Komşularımızda olduğu gibi topraklarımızdan petrol ya da doğalgaz fışkırmadı... Ama Anadolu insanının bilinci bu toprakların kaderini, komşularımızın sahip olamadıkları zenginliklerle donattı... "Kader size sadece limon veriyorsa, bundan limonata yapmayı denemelisiniz" denilmez mi?

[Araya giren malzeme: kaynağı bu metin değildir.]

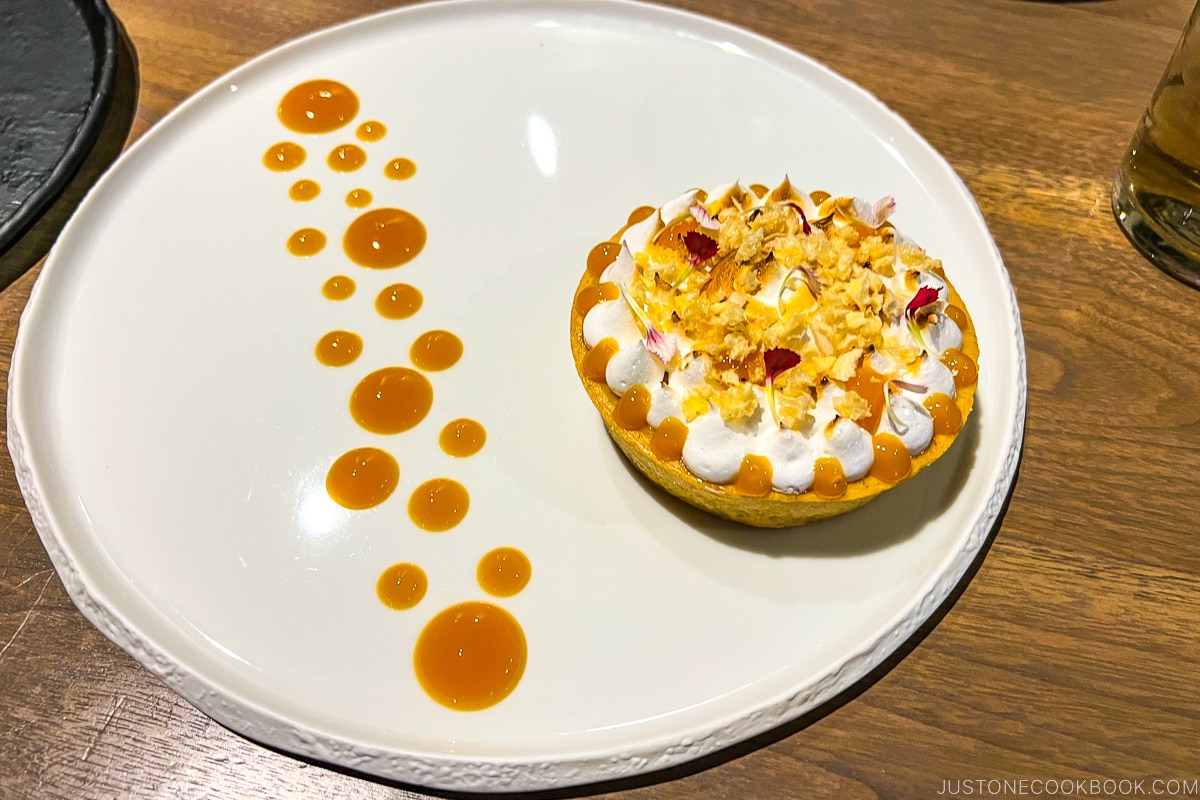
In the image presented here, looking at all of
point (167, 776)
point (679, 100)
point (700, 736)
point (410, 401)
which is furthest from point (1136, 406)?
point (167, 776)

İşte bu bilinç sayesinde bu zor coğrafyada çoğulcu ve özgürlükçü demokrasi yaşıyor. Bilinçli insanlar ve toplumlar en elverişsiz coğrafyalarda bile, kaderlerinin yönünü olumluya çevirecek kararlar alabilirler. Bu bilincin sandığa yansıması sayesinde Türkiye'nin alt ve üst yapısı yenilendi... Yollar, köprüler yapıldı, köylü toplum kentli oldu. Türkiye bir turizm ve bir ihracat ülkesi olarak 21'inci yüzyılı karşıladı.
Seçilmişler ve hizmetleri
Halkın oyları ile sandıktan çıkanlar ülkeyi yarınlara hazırladı. Sonra da hizmet nöbetini yeni partiler ve liderler devraldı. İçerideki bilinçsiz azınlığın davranışlarına ve dışarıdaki komplolara rağmen ve askeri darbelerle bu akışın yönü çevrilmeye çalışılsa bile, su yatağında akmaya devam etti. Komşularımızın petrol zenginlikleri ile teokratik rejimler ve oligarşik dikta rejimleri fonlanırken, Türkiye gemisi yelkenlerini farklı ufukların rüzgârlarına açabildi.
İktidar ebedi değildir
Derin toplum seçilmişlerin meşru kabul edilmediği siyasal modelin ya "Anarşi" ya da "Militarizm" olacağını çok iyi biliyor. Ve bu insanlar Tayyip Erdoğan'dan veya AK Parti'den bıktıkları ya da onu başarısız buldukları zaman oylarıyla başka bir partiyi ve siyasetçiyi iktidara taşıyacaklarını da biliyorlar.
Oyları ile kaç iktidarı değiştirdi bu insanlar... Bir seçimde birinci olan partinin ertesi seçimde baraj altında kaldığını görmedik mi? Bundan sonra da bu hep böyle olacak!
Aklın yolu gerçekçiliktir
"Olanla öleni geri getirmek mümkün değildir" gerçeğini kabul etmemiz gerekiyor... Ama isterseniz müspet bilimlerdeki olmayana ergi metodu ile olmuş bitmiş siyasal gerçekleri de, hayal âlemimizde değiştirmeyi deneyebiliriz. Seçmenin iradesine değil de terörizme ya da kökü dışarıda örgütlere bel bağlayarak, geleceği görmeye çalışabiliriz. Bizi ortak kadere sahip kılan birlikteliklerimiz yerine, bizi birbirimize düşman kılacak farklılıklarımızı vurgulayabiliriz.
Ama aklın ve gerçeklerin yolu bu değildir.